Wyprzedaż na giełdzie w fazie „likwidacji”. Dlaczego musi być „gorętszy”, zanim się wypali.

Gwałtowna zmiana na giełdzie w USA w tym tygodniu mogła wprawić inwestorów w stan wstrząśnięcia, ale faza likwidacji, która być może w końcu się rozpocznie, będzie prawdopodobnie musiała „nagrzać się”, zanim się wypali, ostrzegł w piątek czołowy obserwator wykresów z Wall Street.

Niezwykłą rzeczą w przypadku gwałtownych dwudniowych wahań rynku w środę i czwartek jest to, że wskaźniki wewnętrzne rynku – wskaźniki mierzące rzeczy powiązane z liczbą spółek rosnących w indeksie w porównaniu z notowaniami spadającymi – również zostały zmiażdżone, mimo że są zwykle „mniej zmienne”. niż ceny, stwierdził w piątkowej notatce Jeff deGraaf, założyciel Renaissance Macro Research.

Średnia przemysłowa Dow Jones
DJIA,
-0.30%

spadł w czwartek o ponad 1,000 punktów, czyli 3.1%, po wzroście o ponad 900 punktów w środę, podczas gdy Nasdaq Composite
KOMP,
-1.40%

spadł o 5%, co stanowi najgorszy jednodniowy wynik obu indeksów od 2020 r. S&P 500
SPX,
-0.57%

spadł w czwartek o 3.6%. Piątkowe notowania zakończyły się spadkami.

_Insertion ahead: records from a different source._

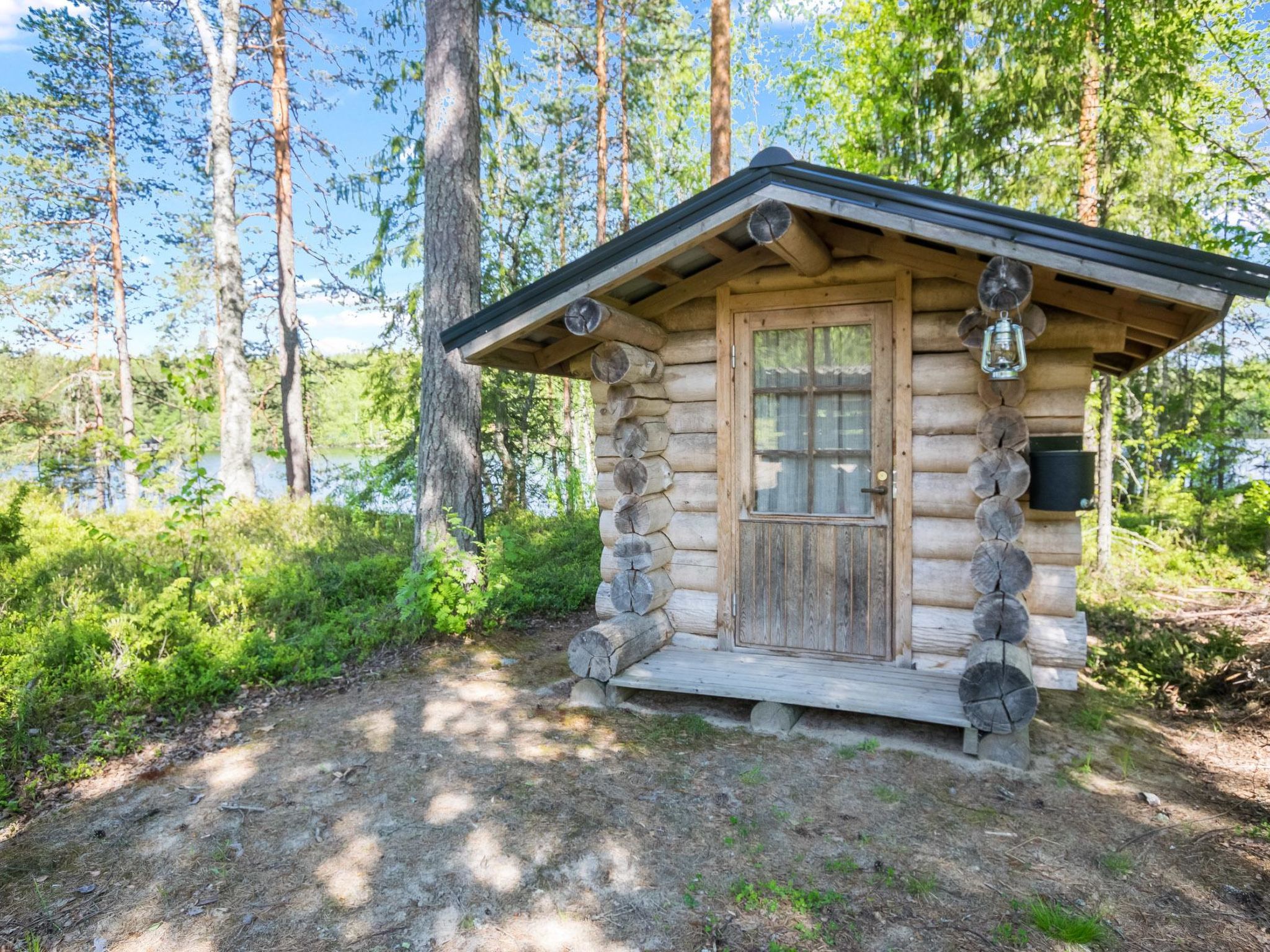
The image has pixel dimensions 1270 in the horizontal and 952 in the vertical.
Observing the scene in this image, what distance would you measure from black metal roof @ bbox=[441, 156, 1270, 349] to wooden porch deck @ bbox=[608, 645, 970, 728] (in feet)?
8.28

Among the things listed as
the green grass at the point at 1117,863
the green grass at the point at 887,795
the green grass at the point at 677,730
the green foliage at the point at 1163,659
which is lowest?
the green grass at the point at 1117,863

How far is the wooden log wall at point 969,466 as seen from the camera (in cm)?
424

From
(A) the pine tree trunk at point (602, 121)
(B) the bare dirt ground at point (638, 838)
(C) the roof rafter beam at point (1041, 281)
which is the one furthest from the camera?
(A) the pine tree trunk at point (602, 121)

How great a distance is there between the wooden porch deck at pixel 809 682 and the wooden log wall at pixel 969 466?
387 mm

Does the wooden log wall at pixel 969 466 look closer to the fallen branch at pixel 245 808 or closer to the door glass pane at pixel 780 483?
the door glass pane at pixel 780 483

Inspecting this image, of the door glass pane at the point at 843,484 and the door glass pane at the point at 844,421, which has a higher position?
the door glass pane at the point at 844,421

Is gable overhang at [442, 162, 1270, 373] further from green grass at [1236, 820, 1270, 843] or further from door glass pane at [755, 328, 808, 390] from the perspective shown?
green grass at [1236, 820, 1270, 843]

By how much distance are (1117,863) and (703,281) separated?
160 inches

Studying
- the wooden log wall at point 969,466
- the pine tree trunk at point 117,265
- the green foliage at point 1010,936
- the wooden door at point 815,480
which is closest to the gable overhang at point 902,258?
the wooden log wall at point 969,466

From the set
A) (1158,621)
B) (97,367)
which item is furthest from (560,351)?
(97,367)

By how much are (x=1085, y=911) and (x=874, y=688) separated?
1.63 m

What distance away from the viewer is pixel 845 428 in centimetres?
488

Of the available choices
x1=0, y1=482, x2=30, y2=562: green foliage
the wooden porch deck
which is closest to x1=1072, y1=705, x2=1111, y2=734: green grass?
the wooden porch deck

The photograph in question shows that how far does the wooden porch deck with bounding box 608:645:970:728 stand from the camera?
4074 millimetres
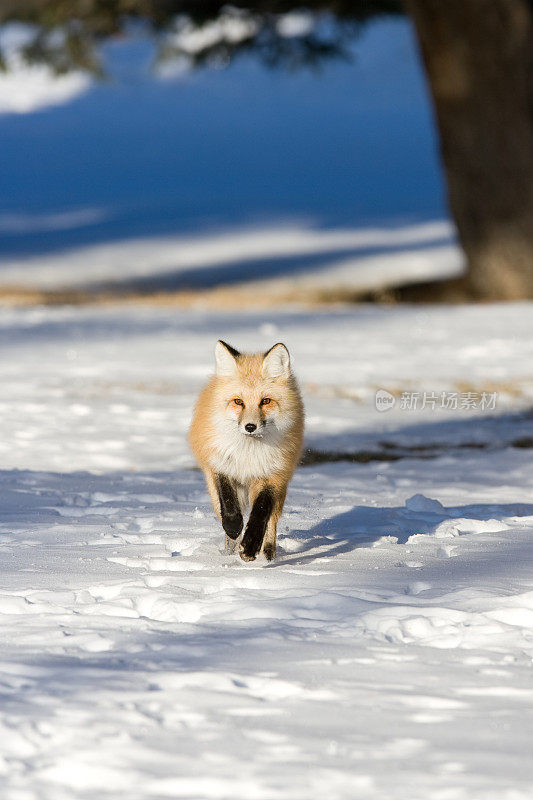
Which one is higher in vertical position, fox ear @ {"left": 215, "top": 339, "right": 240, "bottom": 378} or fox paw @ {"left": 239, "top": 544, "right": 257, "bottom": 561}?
fox ear @ {"left": 215, "top": 339, "right": 240, "bottom": 378}

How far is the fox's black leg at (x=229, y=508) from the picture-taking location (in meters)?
5.66

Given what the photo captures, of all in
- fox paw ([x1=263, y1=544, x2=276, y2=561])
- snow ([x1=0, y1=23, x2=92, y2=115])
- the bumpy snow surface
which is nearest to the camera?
the bumpy snow surface

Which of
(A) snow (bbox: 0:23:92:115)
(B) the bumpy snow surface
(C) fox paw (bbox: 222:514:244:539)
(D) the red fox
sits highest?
(A) snow (bbox: 0:23:92:115)

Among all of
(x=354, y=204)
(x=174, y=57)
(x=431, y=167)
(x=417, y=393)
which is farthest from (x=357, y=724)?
(x=431, y=167)

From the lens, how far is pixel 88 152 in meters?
52.2

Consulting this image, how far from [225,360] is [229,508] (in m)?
0.71

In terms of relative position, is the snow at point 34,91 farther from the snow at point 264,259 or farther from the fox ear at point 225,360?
the fox ear at point 225,360

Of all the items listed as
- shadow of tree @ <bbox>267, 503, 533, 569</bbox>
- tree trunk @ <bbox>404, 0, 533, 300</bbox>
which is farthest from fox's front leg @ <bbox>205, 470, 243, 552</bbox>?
tree trunk @ <bbox>404, 0, 533, 300</bbox>

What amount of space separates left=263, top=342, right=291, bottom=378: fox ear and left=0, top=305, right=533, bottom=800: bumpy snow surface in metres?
0.92

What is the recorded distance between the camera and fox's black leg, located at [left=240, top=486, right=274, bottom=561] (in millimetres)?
5527

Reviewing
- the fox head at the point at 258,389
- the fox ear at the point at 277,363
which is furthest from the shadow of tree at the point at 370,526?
the fox ear at the point at 277,363

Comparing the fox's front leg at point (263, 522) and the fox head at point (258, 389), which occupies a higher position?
the fox head at point (258, 389)

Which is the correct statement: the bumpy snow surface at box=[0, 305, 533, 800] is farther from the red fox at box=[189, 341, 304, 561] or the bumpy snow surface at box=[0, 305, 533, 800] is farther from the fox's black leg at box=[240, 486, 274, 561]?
the red fox at box=[189, 341, 304, 561]

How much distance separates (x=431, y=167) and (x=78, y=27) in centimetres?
3078
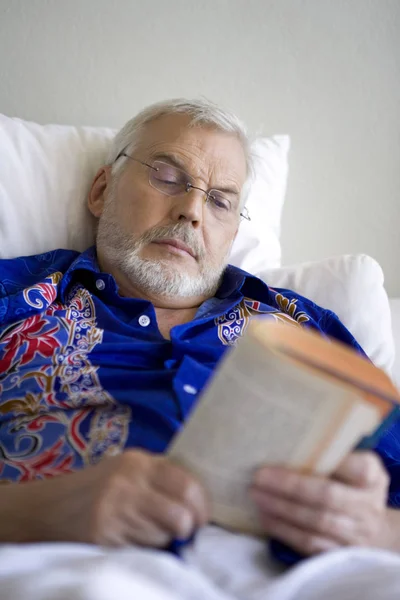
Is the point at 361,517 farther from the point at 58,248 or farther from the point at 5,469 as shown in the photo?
the point at 58,248

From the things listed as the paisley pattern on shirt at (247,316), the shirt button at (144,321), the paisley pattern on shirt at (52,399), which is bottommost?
the paisley pattern on shirt at (52,399)

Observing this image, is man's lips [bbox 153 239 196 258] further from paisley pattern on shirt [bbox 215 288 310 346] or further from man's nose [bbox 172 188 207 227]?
paisley pattern on shirt [bbox 215 288 310 346]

W tym tygodniu wskaźniki wewnętrzne były mocne, gdyż akcje wzrosły po środowym posiedzeniu Fed, podczas gdy czwartkowej wyprzedaży towarzyszył jeden z najgorszych wskaźników wewnętrznych, wynoszący zaledwie 5% Russell 3000
RUA,
-0.79%

Zauważył, że akcje rosną w obliczu wzrostu wolumenu o 8%. (patrz wykres poniżej).

DeGraaf zauważył, że równoległe wahania wskaźników wewnętrznych na skalę obserwowaną w tym tygodniu są rzadkie, a ostatnia z nich ma miejsce w pobliżu najniższych poziomów cen akcji w marcu 2020 r. w związku z pandemią. W rzeczywistości inwestorzy nigdy nie widzieli tak poważnych wahań wskaźników wewnętrznych jak Czwartek przed kryzysem finansowym w latach 2008-09 (patrz wykres poniżej).


Renesansowe badania makro

Zanim jednak rozmowa o dołku związanym z Covid-500 zbyt mocno podekscytuje potencjalne byki, analityk ostrzegł, że rynek może mieć jeszcze sporo do zrobienia, zanim się wyczerpie. Tymczasem spadek indeksu S&P XNUMX poniżej środowego minimum zamienił wezwanie do odbicia na giełdzie w „toast”.

„Wkraczamy w stan likwidacji i chociaż te zakłady często ulegają wypaleniu, zanim to nastąpi, nagrzewają się coraz bardziej” – powiedział deGraaf.

Obserwatorzy rynku, którzy wątpią, czy akcje osiągnęły już najniższy poziom, zauważyli również brak przekonującego wzrostu indeksu zmienności Cboe
VIX,
-3.24%
,
lub VIX, oparta na opcjach miara oczekiwanej 30-dniowej zmienności na S&P 500. Dołki rynkowe często pojawiają się jako VIX, wskaźnik zastępczy dla wahań inwestorów i skoków, ale wzrost indeksu w tym tygodniu był stosunkowo niewielki.

W piątek na początku akcji VIX osiągnął poziom 35, powyżej swojej długoterminowej średniej poniżej 20, ale nie udało mu się pokonać zeszłotygodniowego maksimum powyżej 36, a tym bardziej marcowego maksimum powyżej 37.

„Sugeruje to, że inwestorzy uważają, że w nadchodzących miesiącach może nastąpić jeszcze głębsza wyprzedaż, przy czym oczekuje się, że Fed na czerwcowym posiedzeniu ponownie podniesie stopy procentowe o 50 punktów bazowych” – powiedział Robert Schein, dyrektor ds. inwestycji w Blanke Schein Wealth Management z siedzibą w w Palm Desert w Kalifornii, zarządzając aktywami o wartości około 500 milionów dolarów.

„Gdyby inwestorzy naprawdę wierzyli, że dno jest blisko, prawdopodobnie zobaczylibyśmy jeszcze wyższy VIX” – stwierdził w komentarzach przesłanych e-mailem.